1.1 million Xbox consoles shipped last quarter
Microsoft full-year revenues up more than 11% to $86.8 billion, net income up slightly for eventful fiscal year
It was a hectic fiscal year for Microsoft, what with the massive restructuring, the acquisition of Nokia Devices and Services, the retirement of Steve Ballmer, the appointment of Satya Nadella as his successor, and the launch of the Xbox One. Microsoft today reported its financial results for the fourth fiscal quarter and full year ended June 30, and despite all that change, the results were largely positive.
Full-year revenues were up more than 11 percent to $86.8 billion, with the company posting nearly $22.1 billion in net income, up about 1 percent year-over-year. For the fourth quarter on its own, revenues were up nearly 18 percent to $23.4 billion, while net income slipped 7 percent to $4.612 billion.

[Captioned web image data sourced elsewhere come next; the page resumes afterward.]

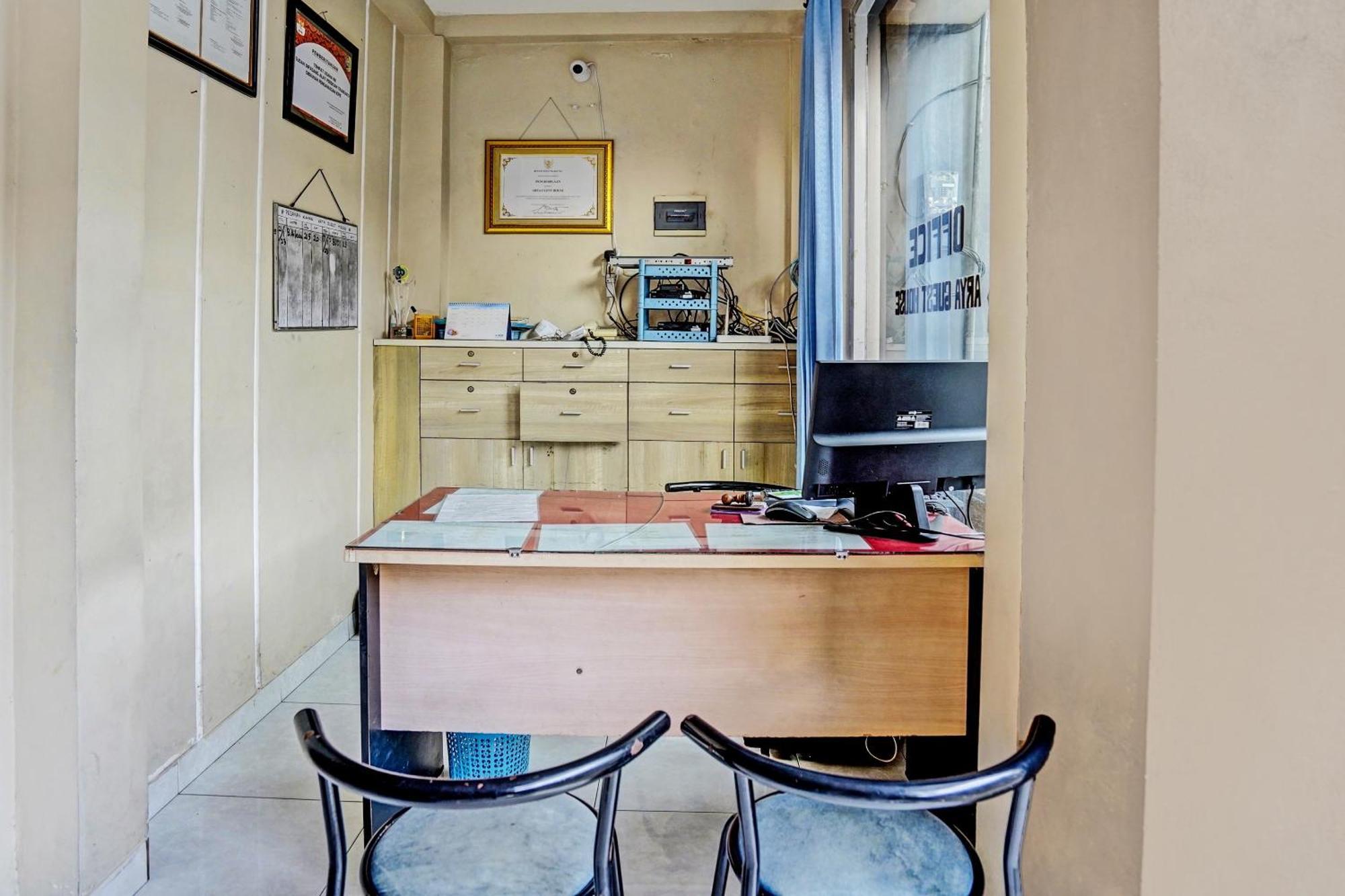 Oyo Life 92190 Arya Guest House Tulungagung Extérieur photo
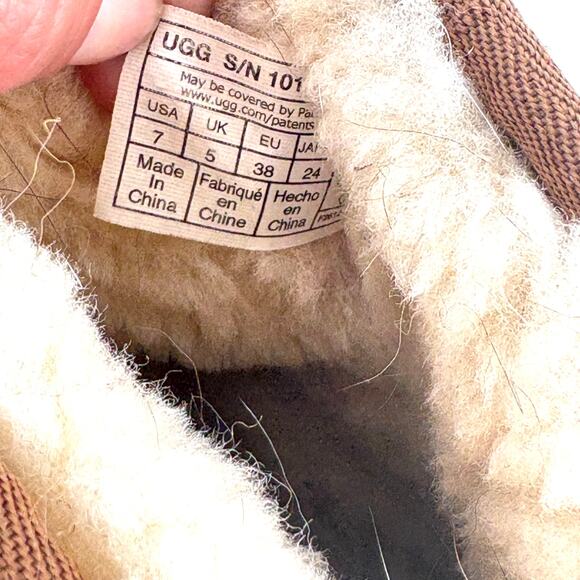 Ugg Classic Shortie Boots 7 Tan Chestnut Booties Shearling Fur Suede - Picture 2 of 7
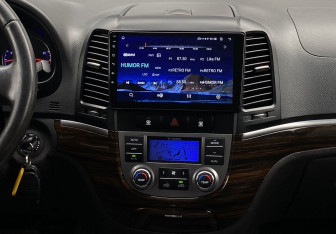 Подержанный автомобиль Hyundai Santa Fe 2012 года (12 фото)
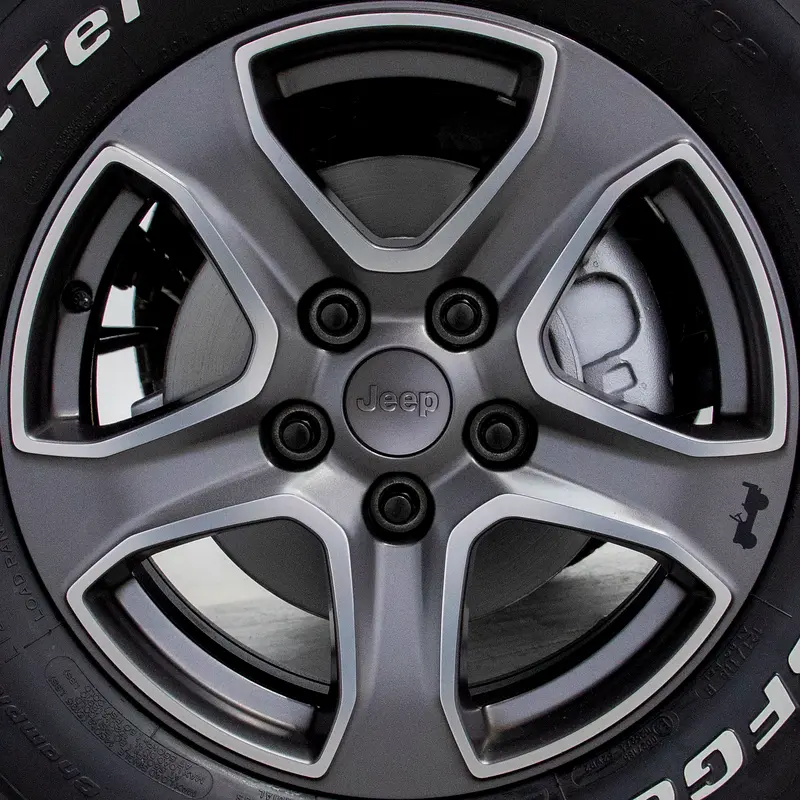 3DR 4x4 SUV • Full Service History • GCC - Image 17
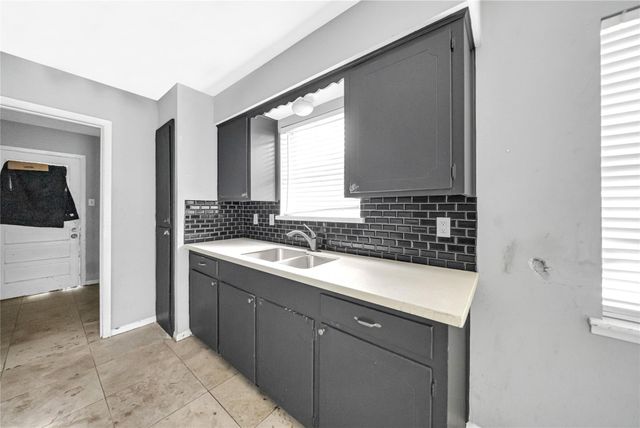 3225 Bostic Street, Houston, TX 77093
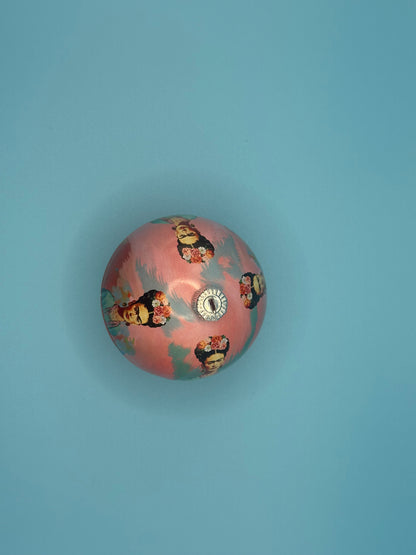 Pinke Frida Kahlo Weihnachtskugeln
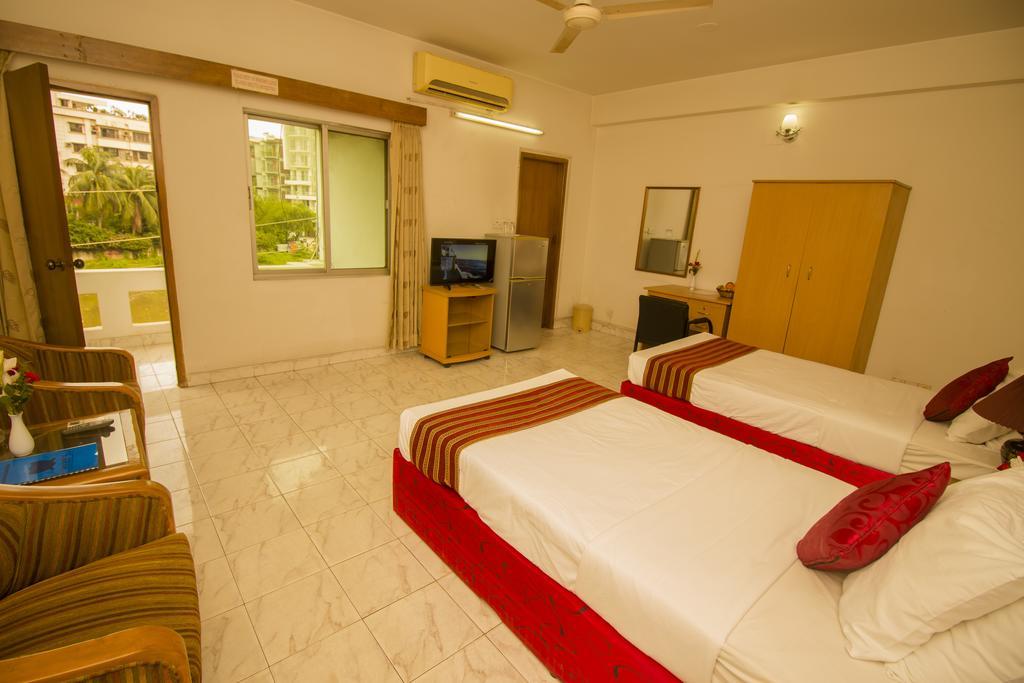 Laurel Hotels Ltd. Dhaka Zimmer foto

The company's recently renamed Computing and Gaming Hardware segment (formerly Devices and Consumer Hardware), saw fourth quarter revenues up 23 percent thanks to growing Xbox hardware and Surface tablet sales. Xbox hardware on its own saw sales jump 14 percent, as Microsoft shipped 1.1 million Xbox 360s and Xbox Ones in the quarter. That's a slight uptick over the 1 million systems it shipped in the prior year fourth quarter, as Microsoft noted that it was drawing down channel inventory of its gaming hardware. (In April, Microsoft announced that it had shipped 5 million Xbox One systems.)
The Devices and Consumer Other segment, which includes Xbox Live revenues and first-party Xbox software, also saw a boost in the fourth quarter. Microsoft reported revenue for that segment up 20 percent year-over-year, though it attributed the gains mainly to better performance of Bing search revenues and consumer subscriptions for its Office 365 program.